Exercise material:
········

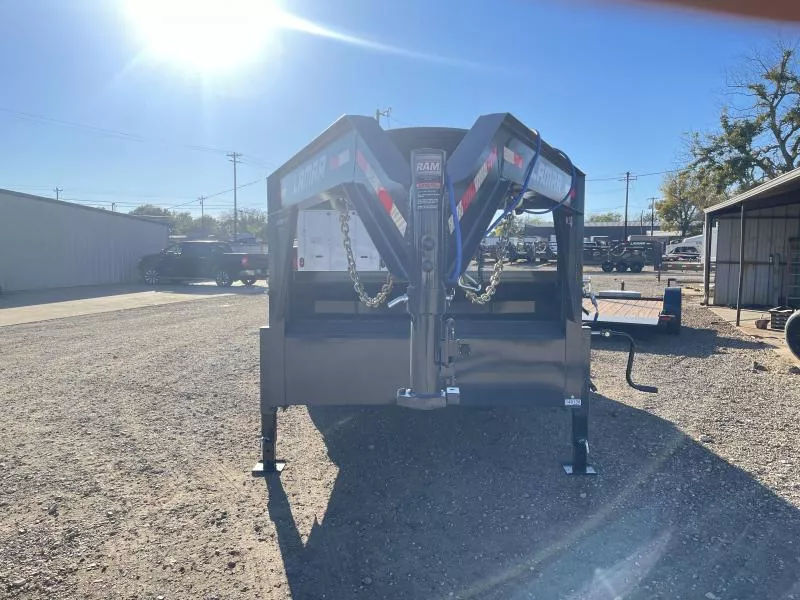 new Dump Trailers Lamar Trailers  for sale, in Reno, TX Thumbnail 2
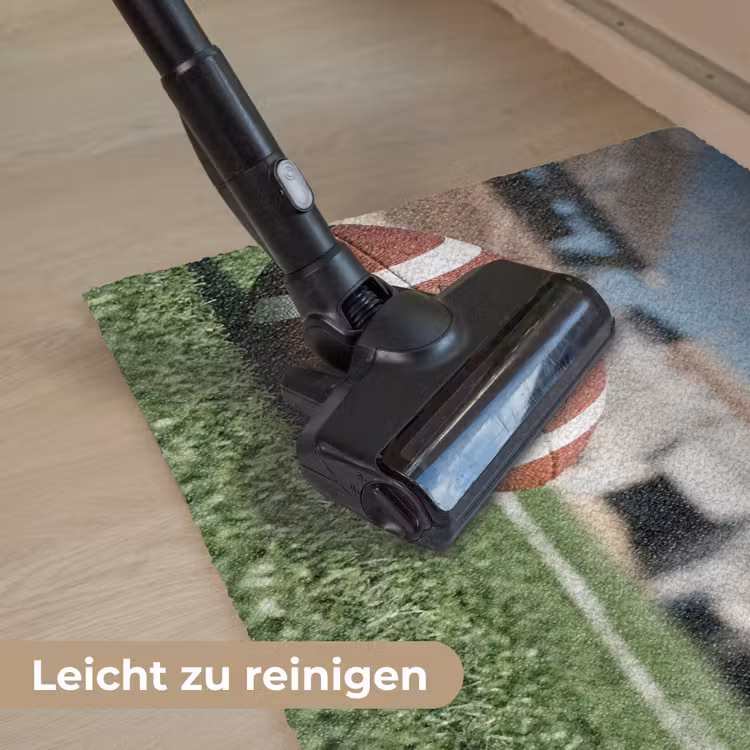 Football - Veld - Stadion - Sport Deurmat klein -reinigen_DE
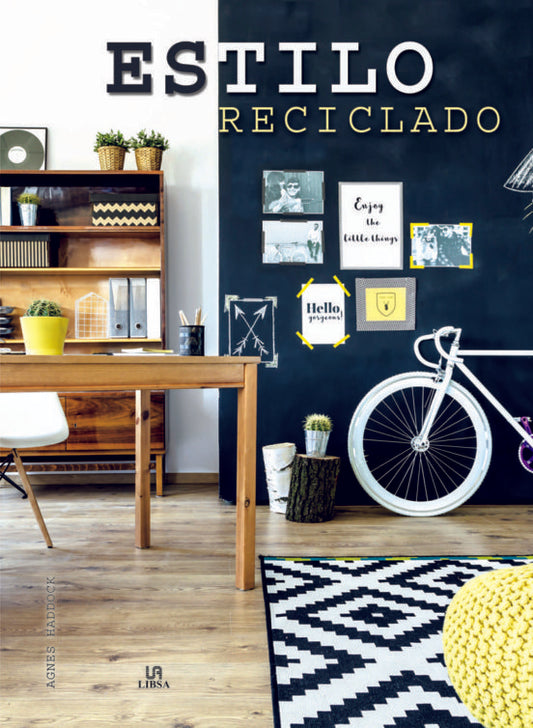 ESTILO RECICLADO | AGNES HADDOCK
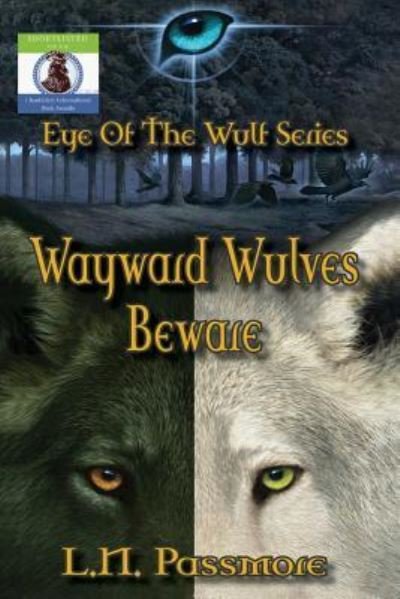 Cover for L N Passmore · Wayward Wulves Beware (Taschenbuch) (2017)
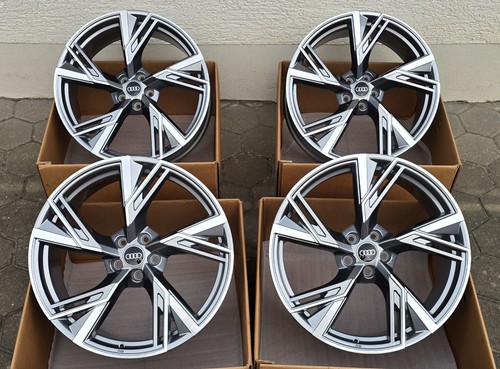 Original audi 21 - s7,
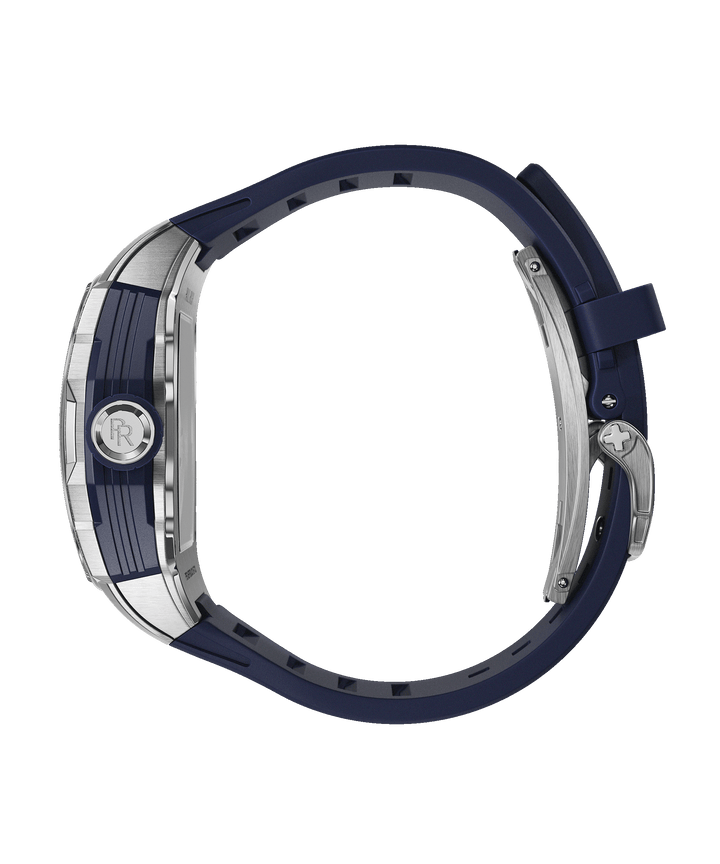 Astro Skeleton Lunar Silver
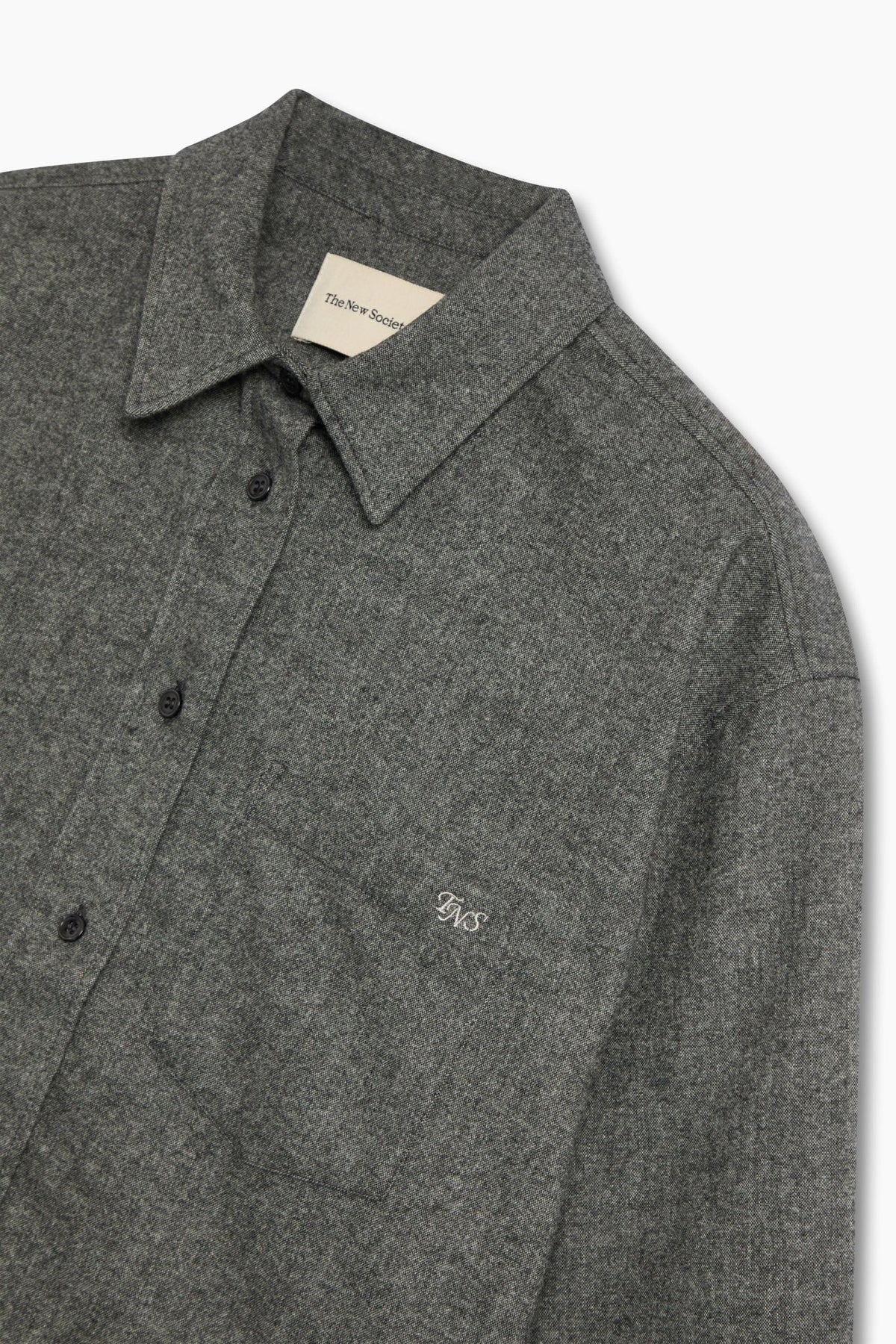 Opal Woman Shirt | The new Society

········

Rewrite every caption in the records with "Shirt" replaced by "Blouse", changing nothing else, and omit the picture markers.

 new Dump Trailers Lamar Trailers  for sale, in Reno, TX Thumbnail 2
 Football - Veld - Stadion - Sport Deurmat klein -reinigen_DE
 ESTILO RECICLADO | AGNES HADDOCK
 Cover for L N Passmore · Wayward Wulves Beware (Taschenbuch) (2017)
 Original audi 21 - s7,
 Astro Skeleton Lunar Silver
 Opal Woman Blouse | The new Society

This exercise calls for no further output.